AVHRR enabled the compilation of Normalized Difference Vegetation Index (NDVI) images at EROS to measure vegetation conditions across the U.S.—allowing for not only the estimation of the location and amount of green vegetation, but also the comparison of that information to the relative norm from the previous week, year, or 30-year average.

Those NDVI compilations were useful in measuring fire fuel loads and dangers, particularly in the western states. And Brown made AVHRR the centerpiece of her work with drought monitoring through two important drought indices—the Vegetation Drought Response Index (VegDRI) and Quick Drought Response Index (QuickDRI).

“My career has been certainly supported by these data,” she said. “It really supported a lot of interesting research. For scientists, we’re always poking around and wanting to find a reason for something, and AVHRR provided that.”

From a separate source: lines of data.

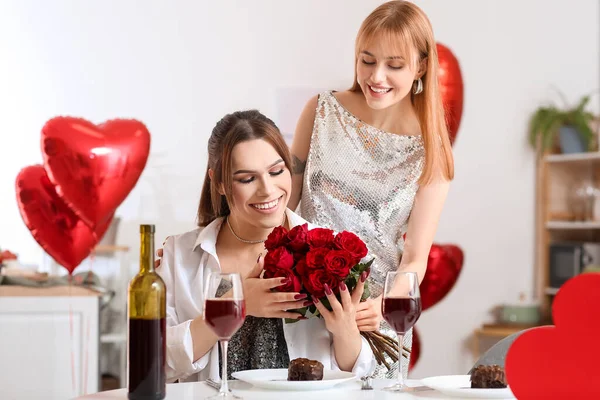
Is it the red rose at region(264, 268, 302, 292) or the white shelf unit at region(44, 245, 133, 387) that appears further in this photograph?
the white shelf unit at region(44, 245, 133, 387)

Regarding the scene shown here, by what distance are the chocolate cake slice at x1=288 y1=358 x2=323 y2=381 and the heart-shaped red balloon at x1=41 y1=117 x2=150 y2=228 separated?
1.68 m

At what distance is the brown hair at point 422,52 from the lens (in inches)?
84.0

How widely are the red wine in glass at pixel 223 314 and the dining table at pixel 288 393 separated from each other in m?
0.13

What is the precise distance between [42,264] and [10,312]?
0.24 metres

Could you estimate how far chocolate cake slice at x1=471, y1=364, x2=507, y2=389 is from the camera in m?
1.47

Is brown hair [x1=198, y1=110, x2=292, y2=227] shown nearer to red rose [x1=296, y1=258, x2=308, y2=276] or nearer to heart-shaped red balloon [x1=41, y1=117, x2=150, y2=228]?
red rose [x1=296, y1=258, x2=308, y2=276]

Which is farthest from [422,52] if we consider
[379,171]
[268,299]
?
[268,299]

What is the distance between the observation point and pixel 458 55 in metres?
4.38

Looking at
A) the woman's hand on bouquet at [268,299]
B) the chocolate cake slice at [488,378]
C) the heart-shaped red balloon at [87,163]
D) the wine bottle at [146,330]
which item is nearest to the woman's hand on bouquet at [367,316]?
the woman's hand on bouquet at [268,299]

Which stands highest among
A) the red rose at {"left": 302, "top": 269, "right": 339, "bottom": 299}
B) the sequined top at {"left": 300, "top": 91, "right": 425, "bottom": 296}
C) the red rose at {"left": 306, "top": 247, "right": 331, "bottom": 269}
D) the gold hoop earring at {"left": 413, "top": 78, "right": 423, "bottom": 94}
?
the gold hoop earring at {"left": 413, "top": 78, "right": 423, "bottom": 94}

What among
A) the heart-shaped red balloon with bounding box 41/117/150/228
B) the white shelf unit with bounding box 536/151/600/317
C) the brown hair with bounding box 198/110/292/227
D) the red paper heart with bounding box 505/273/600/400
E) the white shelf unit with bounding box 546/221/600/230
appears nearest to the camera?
the red paper heart with bounding box 505/273/600/400

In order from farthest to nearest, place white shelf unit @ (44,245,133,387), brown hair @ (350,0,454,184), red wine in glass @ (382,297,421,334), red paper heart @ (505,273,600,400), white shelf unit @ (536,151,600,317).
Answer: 1. white shelf unit @ (536,151,600,317)
2. white shelf unit @ (44,245,133,387)
3. brown hair @ (350,0,454,184)
4. red wine in glass @ (382,297,421,334)
5. red paper heart @ (505,273,600,400)

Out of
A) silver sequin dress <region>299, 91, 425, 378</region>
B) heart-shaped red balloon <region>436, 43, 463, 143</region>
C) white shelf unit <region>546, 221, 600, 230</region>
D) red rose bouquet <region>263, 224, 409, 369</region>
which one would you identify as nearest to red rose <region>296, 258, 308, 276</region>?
red rose bouquet <region>263, 224, 409, 369</region>

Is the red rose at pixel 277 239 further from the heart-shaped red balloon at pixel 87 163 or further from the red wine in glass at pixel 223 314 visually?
the heart-shaped red balloon at pixel 87 163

Or at least it did. Knowing that the AVHRR imager on the NOAA-19 satellite would be the last, Brown and others began transitioning to NASA’s Moderate Resolution Imaging Spectrometer (MODIS) and eMODIS data long ago with its equally good temporal resolution and higher resolution data. Now with MODIS sensors aboard NASA’s Terra and Aqua satellites aging as well, the next generation sensor—the Visible Infrared Imaging Radiometer Suite (VIIRS) aboard the Suomi National Polar-orbiting Partnership and NOAA-20 weathers—is the future of greenness mapping.

Against that reality—and with the last NOAA satellite carrying the AVHRR imager now having slipped too far out of its necessary orbit to provide scientifically sound data anymore—it seemed to some at least a good time to reflect on an old war horse and its impact on EROS.

“The lessons learned with AVHRR and refined during the MODIS era are now the foundation for how people are using Landsat,” Loveland said. “So, in many ways, AVHRR has had a massive impact on the world, and where we are at EROS are today.”